Instructions for the task
Reproduce the listing in its entirety. Do not reproduce the pictures.

Information
=-=-=-=-=

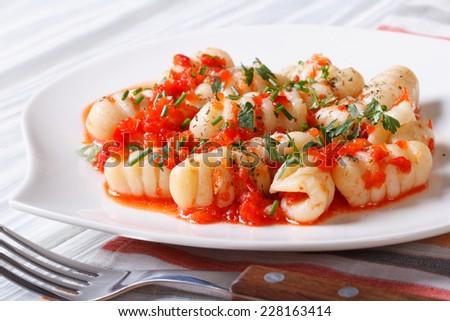Potato gnocchi with tomato sauce close up. horizontal   - stock photo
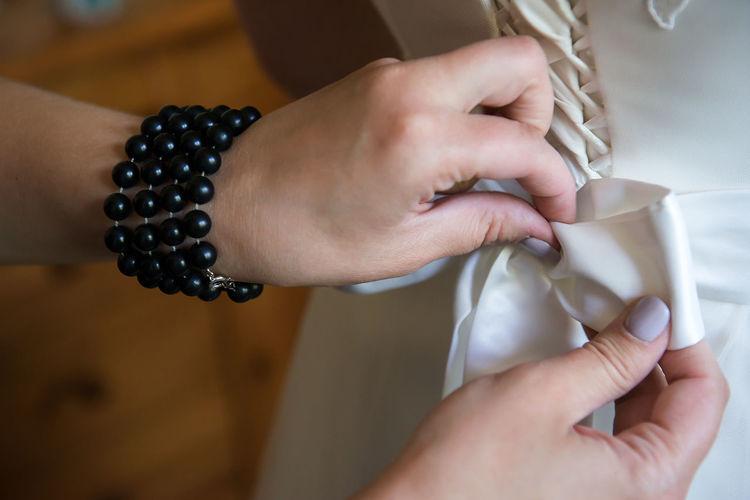 Dress Fashion Hands Ribbon Wedding Wedding Details White Dress Bracelet Bridal Close Up Concept Finger Hand Human Body Part Human Hand Lifestyles Style Wedding Detail Wedding Dress Wedding Inspiration Women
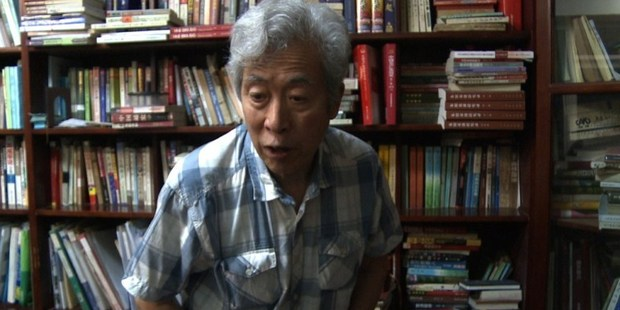 Former professor Sun Wenguang talking in his home in Jinan, east China.
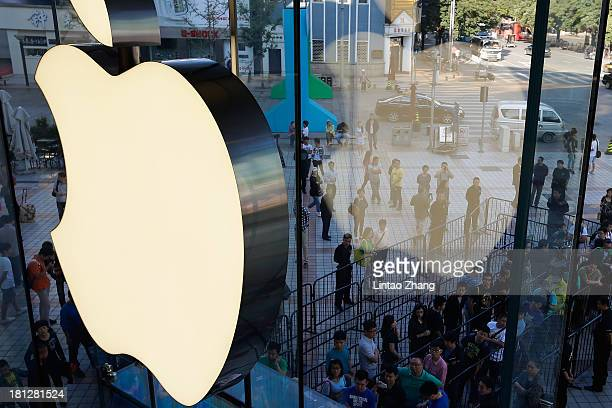 Customers queue to buy Apple's new iPhone 5c and 5s at the Wangfujing flagship store on September 20 2013 in Beijing China Apple launched the new...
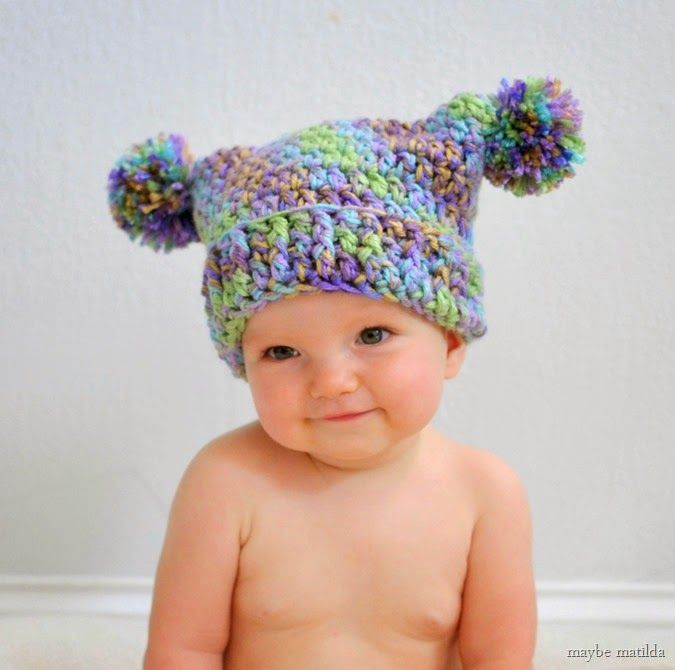 Free tutorial to crochet this cute Double Pom Pom Hat!
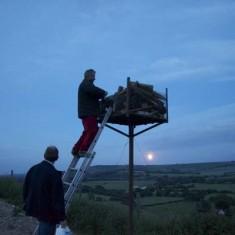 Bill Tyrwhitt Drake about to light the beacon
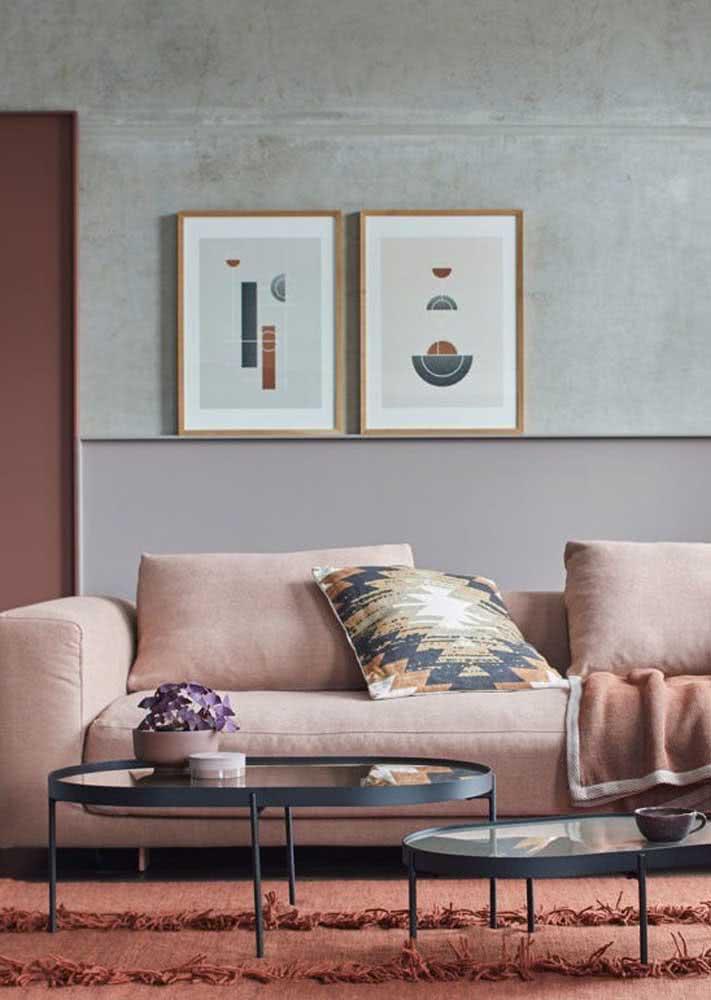 Sala de estar com sofá com tecido salmão e parede de cimento queimado na parte de trás.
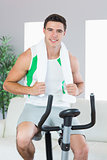 Cheerful handsome man training on exercise bike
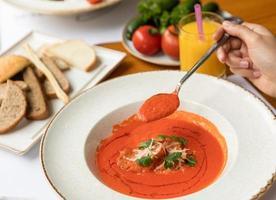 mulher comendo sopa de tomate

=-=-=-=-=

Written response
Potato gnocchi with tomato sauce close up. horizontal   - stock photo
 Dress Fashion Hands Ribbon Wedding Wedding Details White Dress Bracelet Bridal Close Up Concept Finger Hand Human Body Part Human Hand Lifestyles Style Wedding Detail Wedding Dress Wedding Inspiration Women
 Former professor Sun Wenguang talking in his home in Jinan, east China.
 Customers queue to buy Apple's new iPhone 5c and 5s at the Wangfujing flagship store on September 20 2013 in Beijing China Apple launched the new...
 Free tutorial to crochet this cute Double Pom Pom Hat!
 Bill Tyrwhitt Drake about to light the beacon
 Sala de estar com sofá com tecido salmão e parede de cimento queimado na parte de trás.
 Cheerful handsome man training on exercise bike
 mulher comendo sopa de tomate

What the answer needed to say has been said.